_Text block_

================

By | Published on Friday 27 November 2020


TikTok has agreed a licensing deal with ICE, which brings to an end a legal dispute between the video-sharing app and the copyright hub that is owned by collecting societies STIM, GEMA and PRS.

That legal dispute began in July last year when it emerged that TikTok was taking ICE to the UK copyright tribunal, a special court that can intervene when there is a licensing dispute between a user of music and a collecting society.

That dispute came as TikTok was busy trying to get licensing deals in place with both the record industry and the music publishing sector to cover all the music that is swimming around the video-sharing platform.

ICE’s Core licence covers a load of song rights, including the repertoires of Swedish society STIM and German society GEMA, and those works controlled by UK society PRS and Irish society IMRO that are not otherwise covered by publisher negotiated deals.

The Anglo-American catalogues of some of ICE’s publisher clients – like Concord, Downtown, Songtrust and Peer Music – are also part of that licence.

TikTok’s decision to go to the copyright tribunal suggested that ICE was driving a hard bargain in its licensing talks. Had that legal action gone through the motions, it would have been interesting to see how the tribunal responded.

================

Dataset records

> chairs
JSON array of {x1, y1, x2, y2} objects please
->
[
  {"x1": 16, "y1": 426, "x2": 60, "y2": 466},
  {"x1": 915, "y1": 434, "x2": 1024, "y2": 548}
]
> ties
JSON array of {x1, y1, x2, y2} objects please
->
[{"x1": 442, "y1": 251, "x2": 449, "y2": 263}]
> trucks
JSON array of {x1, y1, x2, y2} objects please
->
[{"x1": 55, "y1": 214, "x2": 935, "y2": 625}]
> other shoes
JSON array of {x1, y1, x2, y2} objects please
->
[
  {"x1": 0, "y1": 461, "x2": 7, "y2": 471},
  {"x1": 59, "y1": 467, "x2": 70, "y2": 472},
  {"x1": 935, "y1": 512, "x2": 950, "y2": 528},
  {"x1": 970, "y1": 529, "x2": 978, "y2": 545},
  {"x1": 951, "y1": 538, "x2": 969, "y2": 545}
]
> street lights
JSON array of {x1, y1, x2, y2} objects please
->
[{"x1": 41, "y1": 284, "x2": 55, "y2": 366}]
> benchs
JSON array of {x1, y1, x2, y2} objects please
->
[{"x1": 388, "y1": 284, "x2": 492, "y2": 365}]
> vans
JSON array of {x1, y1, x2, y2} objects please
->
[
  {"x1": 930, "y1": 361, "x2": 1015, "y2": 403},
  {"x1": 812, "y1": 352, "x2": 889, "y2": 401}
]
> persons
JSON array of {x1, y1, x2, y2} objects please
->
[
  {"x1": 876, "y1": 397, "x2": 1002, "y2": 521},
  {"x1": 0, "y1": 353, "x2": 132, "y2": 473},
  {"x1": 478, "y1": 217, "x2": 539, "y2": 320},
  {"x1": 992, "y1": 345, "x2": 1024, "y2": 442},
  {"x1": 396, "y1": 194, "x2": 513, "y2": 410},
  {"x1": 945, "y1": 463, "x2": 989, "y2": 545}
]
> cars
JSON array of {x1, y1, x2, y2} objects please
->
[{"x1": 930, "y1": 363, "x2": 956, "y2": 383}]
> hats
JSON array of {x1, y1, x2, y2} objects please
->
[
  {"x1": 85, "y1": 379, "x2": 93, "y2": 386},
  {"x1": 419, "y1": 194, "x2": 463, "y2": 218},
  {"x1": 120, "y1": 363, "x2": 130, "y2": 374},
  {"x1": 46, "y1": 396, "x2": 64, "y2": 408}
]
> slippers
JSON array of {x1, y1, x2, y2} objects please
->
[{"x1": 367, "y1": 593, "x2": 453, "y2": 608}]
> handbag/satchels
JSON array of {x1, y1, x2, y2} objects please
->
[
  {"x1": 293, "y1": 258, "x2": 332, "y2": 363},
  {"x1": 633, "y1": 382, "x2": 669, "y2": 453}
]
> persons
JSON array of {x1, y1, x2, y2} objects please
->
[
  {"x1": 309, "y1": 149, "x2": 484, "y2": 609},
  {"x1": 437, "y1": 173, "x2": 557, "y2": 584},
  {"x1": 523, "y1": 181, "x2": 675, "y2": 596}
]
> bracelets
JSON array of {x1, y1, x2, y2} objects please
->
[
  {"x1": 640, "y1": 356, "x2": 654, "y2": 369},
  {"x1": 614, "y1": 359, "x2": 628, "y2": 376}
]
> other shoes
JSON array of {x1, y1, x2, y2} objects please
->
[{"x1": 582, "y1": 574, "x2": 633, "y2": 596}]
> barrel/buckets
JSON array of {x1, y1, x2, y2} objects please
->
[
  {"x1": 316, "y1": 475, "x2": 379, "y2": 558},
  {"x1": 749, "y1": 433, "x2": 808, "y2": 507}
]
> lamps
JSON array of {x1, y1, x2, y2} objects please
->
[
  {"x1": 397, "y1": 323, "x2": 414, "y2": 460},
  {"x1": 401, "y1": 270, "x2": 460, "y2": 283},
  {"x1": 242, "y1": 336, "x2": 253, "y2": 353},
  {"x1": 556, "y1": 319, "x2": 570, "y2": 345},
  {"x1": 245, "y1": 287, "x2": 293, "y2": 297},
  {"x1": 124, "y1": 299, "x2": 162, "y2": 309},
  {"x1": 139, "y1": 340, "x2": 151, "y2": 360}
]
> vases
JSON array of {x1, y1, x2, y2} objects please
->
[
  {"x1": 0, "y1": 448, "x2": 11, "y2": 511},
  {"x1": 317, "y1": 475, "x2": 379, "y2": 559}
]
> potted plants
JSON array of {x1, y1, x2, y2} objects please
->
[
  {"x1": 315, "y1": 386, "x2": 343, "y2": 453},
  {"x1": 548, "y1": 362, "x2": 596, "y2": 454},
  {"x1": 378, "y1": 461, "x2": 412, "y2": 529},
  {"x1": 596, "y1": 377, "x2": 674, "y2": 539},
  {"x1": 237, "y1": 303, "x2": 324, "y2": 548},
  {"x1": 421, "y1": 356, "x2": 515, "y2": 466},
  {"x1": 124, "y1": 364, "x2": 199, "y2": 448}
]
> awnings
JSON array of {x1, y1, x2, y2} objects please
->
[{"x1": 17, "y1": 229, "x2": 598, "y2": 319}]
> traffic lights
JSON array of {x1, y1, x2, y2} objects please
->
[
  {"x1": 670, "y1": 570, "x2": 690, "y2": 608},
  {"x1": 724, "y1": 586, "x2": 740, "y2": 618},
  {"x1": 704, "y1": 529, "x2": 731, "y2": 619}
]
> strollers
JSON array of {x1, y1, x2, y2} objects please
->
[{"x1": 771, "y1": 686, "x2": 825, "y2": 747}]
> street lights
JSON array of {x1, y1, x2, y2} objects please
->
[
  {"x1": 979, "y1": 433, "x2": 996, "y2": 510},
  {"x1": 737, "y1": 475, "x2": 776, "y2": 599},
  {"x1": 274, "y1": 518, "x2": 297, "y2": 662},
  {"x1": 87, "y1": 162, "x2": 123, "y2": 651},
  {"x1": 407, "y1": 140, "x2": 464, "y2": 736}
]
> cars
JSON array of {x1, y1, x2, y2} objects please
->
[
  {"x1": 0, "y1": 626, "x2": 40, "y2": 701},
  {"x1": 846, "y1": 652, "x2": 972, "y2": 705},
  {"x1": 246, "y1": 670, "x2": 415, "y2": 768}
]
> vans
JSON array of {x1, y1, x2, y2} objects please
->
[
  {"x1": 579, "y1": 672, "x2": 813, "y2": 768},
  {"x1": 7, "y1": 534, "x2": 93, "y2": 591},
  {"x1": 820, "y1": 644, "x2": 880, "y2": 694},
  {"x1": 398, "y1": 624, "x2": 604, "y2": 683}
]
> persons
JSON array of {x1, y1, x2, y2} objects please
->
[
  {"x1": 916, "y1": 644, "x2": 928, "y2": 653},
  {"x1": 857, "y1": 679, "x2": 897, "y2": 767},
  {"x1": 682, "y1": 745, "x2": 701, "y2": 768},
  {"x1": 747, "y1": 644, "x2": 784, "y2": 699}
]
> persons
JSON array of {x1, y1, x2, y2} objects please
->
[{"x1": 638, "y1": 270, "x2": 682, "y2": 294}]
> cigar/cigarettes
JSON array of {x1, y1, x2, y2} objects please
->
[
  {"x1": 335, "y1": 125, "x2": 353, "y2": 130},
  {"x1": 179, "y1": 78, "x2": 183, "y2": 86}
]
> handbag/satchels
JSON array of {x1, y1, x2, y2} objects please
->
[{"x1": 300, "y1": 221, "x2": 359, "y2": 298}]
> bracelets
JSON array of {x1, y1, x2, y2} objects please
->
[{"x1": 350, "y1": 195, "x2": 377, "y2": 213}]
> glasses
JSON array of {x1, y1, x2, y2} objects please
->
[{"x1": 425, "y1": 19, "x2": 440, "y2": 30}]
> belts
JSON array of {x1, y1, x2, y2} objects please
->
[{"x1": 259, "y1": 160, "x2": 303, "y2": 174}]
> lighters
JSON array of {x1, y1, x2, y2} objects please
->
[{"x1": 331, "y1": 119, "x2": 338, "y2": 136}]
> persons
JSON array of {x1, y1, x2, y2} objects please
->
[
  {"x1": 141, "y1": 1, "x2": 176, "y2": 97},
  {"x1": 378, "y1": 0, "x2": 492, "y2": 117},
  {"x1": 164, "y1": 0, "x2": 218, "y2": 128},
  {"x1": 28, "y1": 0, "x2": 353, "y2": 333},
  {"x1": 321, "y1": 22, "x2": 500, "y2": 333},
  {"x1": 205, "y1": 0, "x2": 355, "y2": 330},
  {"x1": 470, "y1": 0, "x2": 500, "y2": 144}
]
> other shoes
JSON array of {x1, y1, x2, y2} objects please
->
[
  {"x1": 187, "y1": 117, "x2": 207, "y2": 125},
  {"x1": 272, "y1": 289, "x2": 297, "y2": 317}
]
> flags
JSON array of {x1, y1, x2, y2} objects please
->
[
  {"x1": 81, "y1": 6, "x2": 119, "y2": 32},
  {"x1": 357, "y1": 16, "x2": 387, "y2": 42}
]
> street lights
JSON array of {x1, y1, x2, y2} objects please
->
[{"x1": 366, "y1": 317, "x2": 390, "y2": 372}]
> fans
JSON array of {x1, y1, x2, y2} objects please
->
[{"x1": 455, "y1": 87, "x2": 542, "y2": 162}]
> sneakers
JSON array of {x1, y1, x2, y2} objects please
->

================

_Required tasks_
#1 According to the TikTok licensing article, which collecting societies own ICE?
#2 List every publisher client of ICE that the TikTok licensing article names.
#3 Reproduce the passage of the TikTok licensing article between "ICE’s Core licence" and "of that licence.", inclusive.

_Exercise answers_
#1 STIM, GEMA and PRS.

#2 Concord, Downtown, Songtrust, Peer Music

#3
ICE’s Core licence covers a load of song rights, including the repertoires of Swedish society STIM and German society GEMA, and those works controlled by UK society PRS and Irish society IMRO that are not otherwise covered by publisher negotiated deals.

The Anglo-American catalogues of some of ICE’s publisher clients – like Concord, Downtown, Songtrust and Peer Music – are also part of that licence.